The Onyx

In the winter of 1971, conflict between Northeastern’s African-American Institute and African American students reached a peak. Embroiled within the controversy was the African American student newsletter, Panga Nyeusi, which ceased publication in January 1972.

Though the controversy left some skeptical and apathetic, a few of Northeastern’s African American students felt that the campus still needed a publication to serve as their voice. Harvey Vetstein, Dean of Student Activities, and others suggested that the students join the university’s two established publications, Northeastern News and Northeastern Today; however the students were not satisfied with this option. They did not simply want a section within a publication; they wanted a paper that was designed for them and produced by them. So, four members of Panga Nyeusi’s old staff, Robert Gittens ‘75, Ileen Dotson ‘74, Harold Hunte ‘76, and Ted Thomas ‘74, decided to issue another African American publication.

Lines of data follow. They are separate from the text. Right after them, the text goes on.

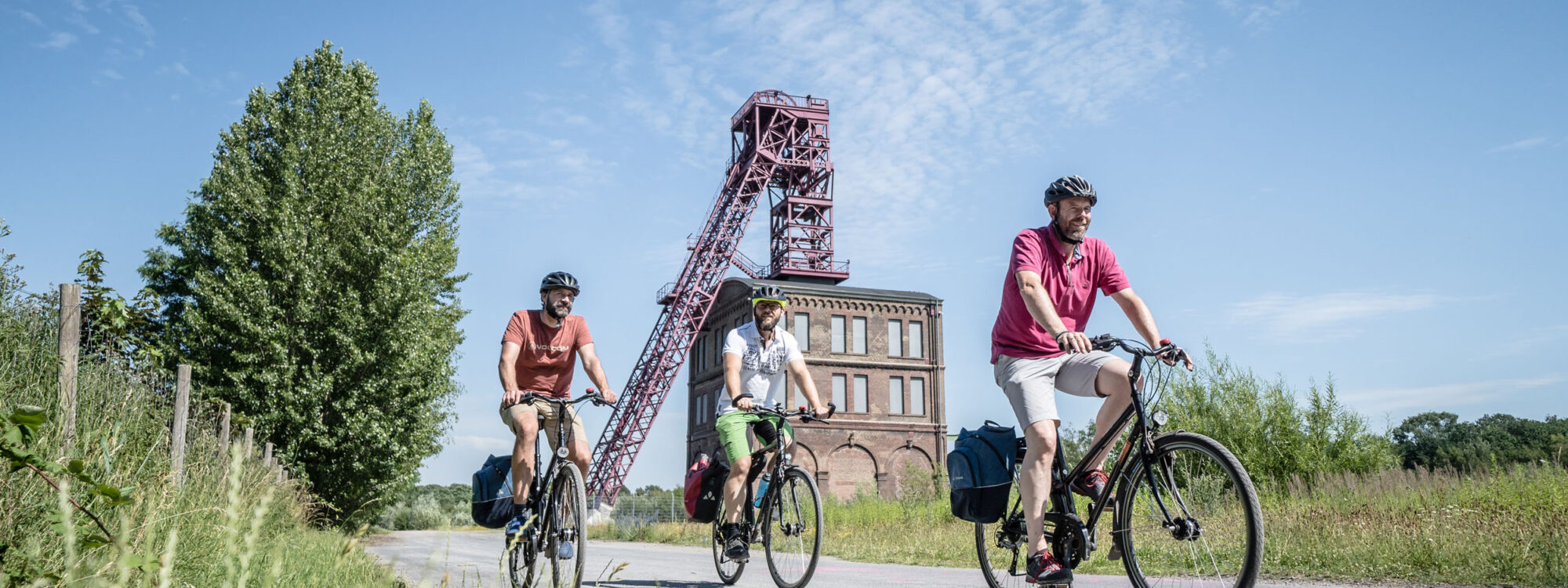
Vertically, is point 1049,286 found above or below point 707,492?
above

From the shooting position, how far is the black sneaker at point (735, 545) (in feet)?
22.1

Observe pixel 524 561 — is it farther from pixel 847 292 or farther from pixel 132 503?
pixel 847 292

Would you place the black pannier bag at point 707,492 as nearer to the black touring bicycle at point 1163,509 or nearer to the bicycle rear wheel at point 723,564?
the bicycle rear wheel at point 723,564

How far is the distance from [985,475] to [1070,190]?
59.0 inches

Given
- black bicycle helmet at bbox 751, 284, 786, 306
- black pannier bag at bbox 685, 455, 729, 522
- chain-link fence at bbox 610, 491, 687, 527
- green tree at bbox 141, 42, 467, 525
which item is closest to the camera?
black bicycle helmet at bbox 751, 284, 786, 306

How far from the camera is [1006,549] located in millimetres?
5629

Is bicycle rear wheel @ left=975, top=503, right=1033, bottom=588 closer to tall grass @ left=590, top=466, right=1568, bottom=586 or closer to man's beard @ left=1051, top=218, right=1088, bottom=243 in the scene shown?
tall grass @ left=590, top=466, right=1568, bottom=586

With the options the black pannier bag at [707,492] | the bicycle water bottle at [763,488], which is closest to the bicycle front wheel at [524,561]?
the black pannier bag at [707,492]

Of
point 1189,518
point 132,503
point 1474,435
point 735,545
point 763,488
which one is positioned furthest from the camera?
point 1474,435

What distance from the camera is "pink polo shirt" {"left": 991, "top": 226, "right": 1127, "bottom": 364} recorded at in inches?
197

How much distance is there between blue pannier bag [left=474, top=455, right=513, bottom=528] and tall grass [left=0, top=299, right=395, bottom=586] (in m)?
0.77

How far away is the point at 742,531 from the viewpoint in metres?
6.89

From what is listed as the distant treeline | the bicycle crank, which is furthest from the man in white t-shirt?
the distant treeline

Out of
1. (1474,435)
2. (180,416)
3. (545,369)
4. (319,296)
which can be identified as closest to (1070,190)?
(545,369)
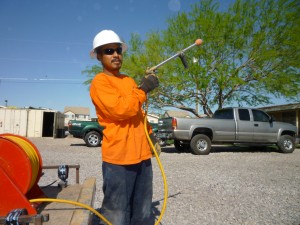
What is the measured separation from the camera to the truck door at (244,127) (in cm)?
1270

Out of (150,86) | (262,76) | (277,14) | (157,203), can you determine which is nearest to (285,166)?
(157,203)

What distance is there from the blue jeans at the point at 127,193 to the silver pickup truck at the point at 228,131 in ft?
30.1

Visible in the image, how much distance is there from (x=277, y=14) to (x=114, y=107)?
19.2 meters

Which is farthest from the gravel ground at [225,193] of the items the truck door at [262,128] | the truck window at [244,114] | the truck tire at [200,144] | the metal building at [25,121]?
the metal building at [25,121]

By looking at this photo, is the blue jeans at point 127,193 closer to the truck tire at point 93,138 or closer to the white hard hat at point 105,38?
the white hard hat at point 105,38

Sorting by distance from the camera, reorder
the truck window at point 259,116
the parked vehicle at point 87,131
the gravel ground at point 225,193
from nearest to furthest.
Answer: the gravel ground at point 225,193
the truck window at point 259,116
the parked vehicle at point 87,131

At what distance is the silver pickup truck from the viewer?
12.0m

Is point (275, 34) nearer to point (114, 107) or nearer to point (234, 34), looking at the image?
point (234, 34)

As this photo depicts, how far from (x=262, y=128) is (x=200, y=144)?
130 inches

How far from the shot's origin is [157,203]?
4.81 m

Because Dean Vetstein had refused the request for an African American publication, students proposed to the new director of the African-American Institute, Gregory T. Ricks, that the institute support the publication. Although the institute’s budget was not large, Ricks agreed to fund the publication. Students worked feverishly to recruit staff throughout the summer of 1972. During a meeting in early September 1972, Ted Thomas was appointed editor-in-chief; Ileen Dotson, associate editor and ad manager; Joyce Clark, managing editor; Harold Hunte, layout and photography editor; Barbara Ellis, literary editor; and Donna Deans, administrative assistant.

First Issue, 1972
Second Issue
First Anniversary Issue

Wilbur Jenkins, an engineering senior, named the newspaper The Onyx because onyx is a stone that, in its natural state, throws off various bands of colors. The Onyx, similar to the stone, could have relevance for everyone, according to the angle from which it is viewed. On November 3, 1972, the first issue of The Onyx appeared. In no time, letters of approval from staff, students and administrators were delivered to The Onyx’s office.

Feeling a strong connection to the African American community in Boston and beyond, The Onyx staff decided to include local, national and international news. The Onyx covered topics such as the crowning of Northeastern’s first African American homecoming queen, the Boston busing crisis, and the massacre of innocent people in Mozambique by the Portuguese. The Onyx staff reported on rallies led by radical black activist and philosopher, Angela Davis, and a poetry reading by Nikki Giovanni. With resolve and vision, The Onyx strived to accomplish its goal of becoming the African American voice at Northeastern.